For the sake of simplification, I'm using user_name
that already exists in your code. But you can also assign an UUID for each user, so that one can't guess another user's name and can't modify their stats.
First, you'll pass the $_SESSION['user_name']
from PHP to the JS closure.
let userName = "<?php echo $_SESSION['user_name']; ?>"; // don't forget to wrap the JS string value in quotes or apostrophes
Then, you'll pass it in the AJAX request payload.
data: {
action: 'logout',
user_name: userName // added param
},
Finally, you'll overwrite the value that is sent to DB (if it's sent with the payload)
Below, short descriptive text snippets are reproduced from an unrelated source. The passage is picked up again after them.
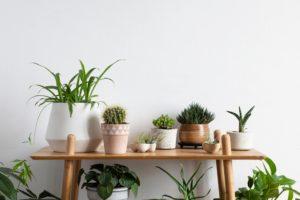 Scandinavian Interior Display of Cacti and Succulent Plants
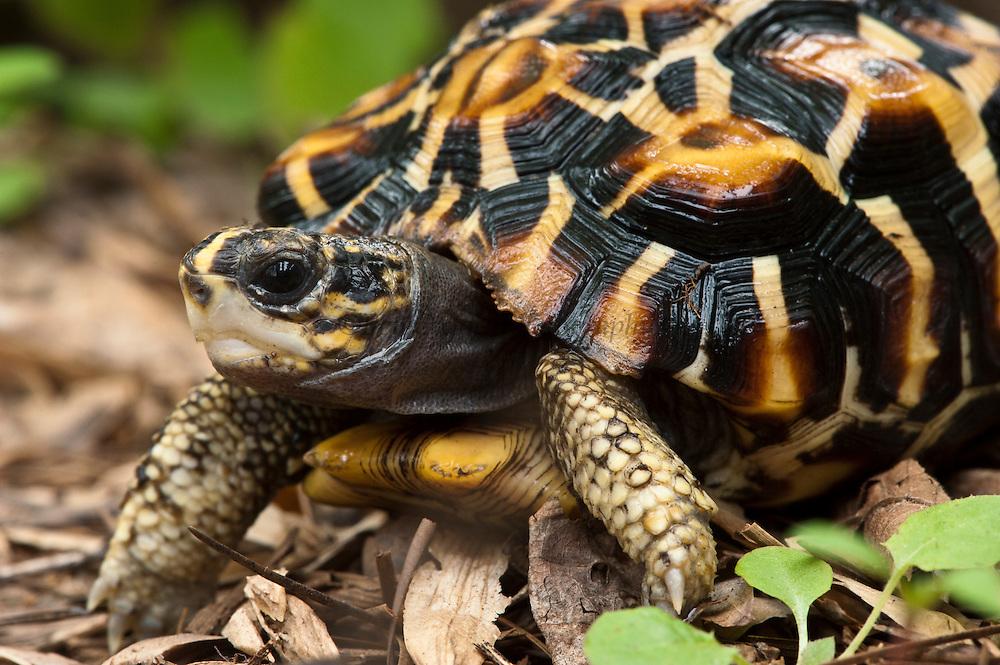 Flat-backed Spider Tortoise (Pyxis planicauda), native to Madagascar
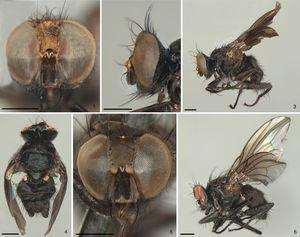 Drepanocnemis aurifronssp. nov., male holotype: (1) head, anterior view; (2) head, lateral view; (3) lateral view; male paratype: (4) dorsal view; female paratype: (5) head anterior view; (6) lateral view. Scale: 0.5mm.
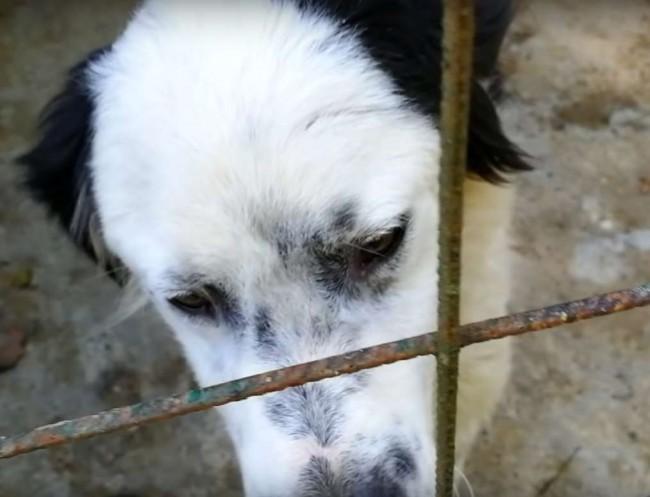 Foto: Reprodução Youtube/ Howl Of A Dog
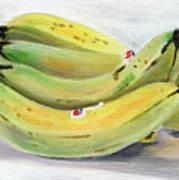 Bunch Of Bananas Poster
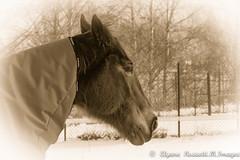 Hiver d'Autrefois (Elyane11) Tags: cheval sepia hiver
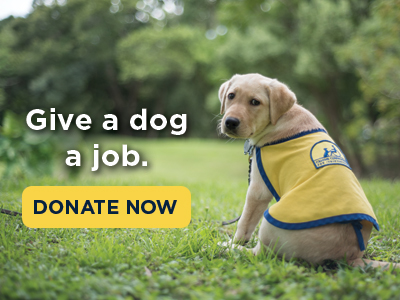 bCanine Companions puppy looking over shoulder with text that says give a dog a job, donate now.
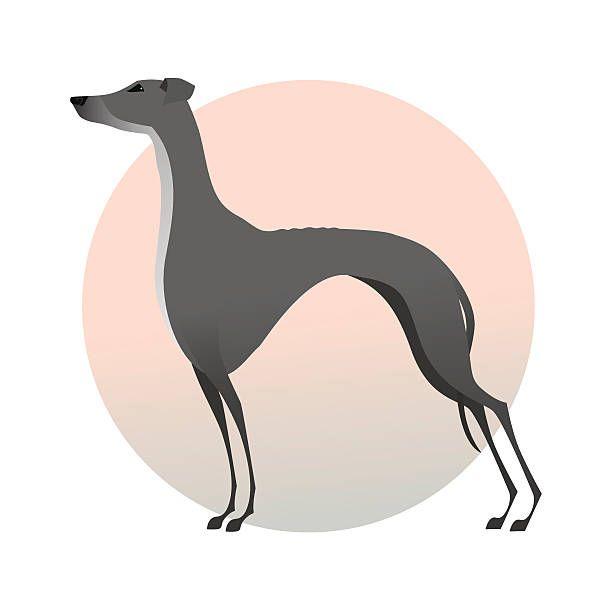 Standing greyhound isolated on background. Stylized image dog.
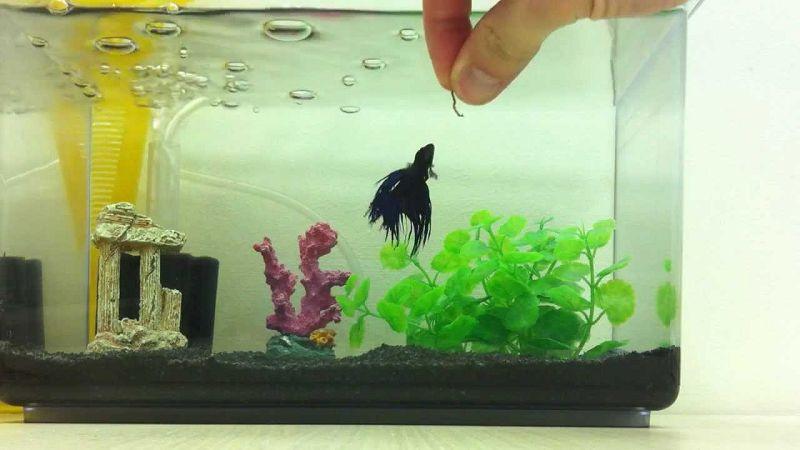 Ikan Cupang Makan Cacing Darah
$usname = !empty($_SESSION['user_name']) ? $_SESSION['user_name'] : ''; // original line
if (isset($_GET['user_name']) && !empty($_GET['user_name'])) {
$usname = $_GET['user_name'];
}
$stmt->bind_param('sss', $open, $write, $usname); // original line
Complete updated code:
<?php
if (isset($_GET['action']) && $_GET['action'] == "logout")
{
session_destroy(); // destroy session data in storage
!isset($_SESSION['pageadmin']);
$open = "false";
$write = "0";
$stmt = $connect->prepare("UPDATE trace_users SET open=?, write=? WHERE user_name=?");
$usname = !empty($_SESSION['user_name']) ? $_SESSION['user_name'] : '';
if (isset($_GET['user_name']) && !empty($_GET['user_name'])) {
$usname = $_GET['user_name'];
}
$stmt->bind_param('sss', $open, $write, $usname);
$stmt->execute();
}
?>
<script>
jQuery(document).ready(function($) {
let lastActivity = <?php echo time(); ?> ; // storing last activity of user
let now = <?php echo time(); ?> ;
let logoutAfter = 10;
let userName = "<?php echo $_SESSION['user_name']; ?>";
let timer = setInterval(function() {
now++;
let delta = now - lastActivity;
console.log(delta);
if (delta > logoutAfter) {
clearInterval(timer);
//DO AJAX REQUEST TO close.php
$.ajax({
url: "/abc/mno.php",
type: 'GET',
data: {
action: 'logout',
user_name: userName
}, // Line A
success: function(data) {
console.log(data); // Line B
},
error: function(jqXHR, textStatus, errorThrown) {
alert(textStatus);
}
});
}
}, 1000);
});
</script>
Few notes at the end:
<script src="...jquery.js">
, there's a DB query but no separate SQL import to try it quickly). Please read and apply the knowledge from How to create a Minimal, Reproducible Example in your next question, so that more people are able or willing to help you with it.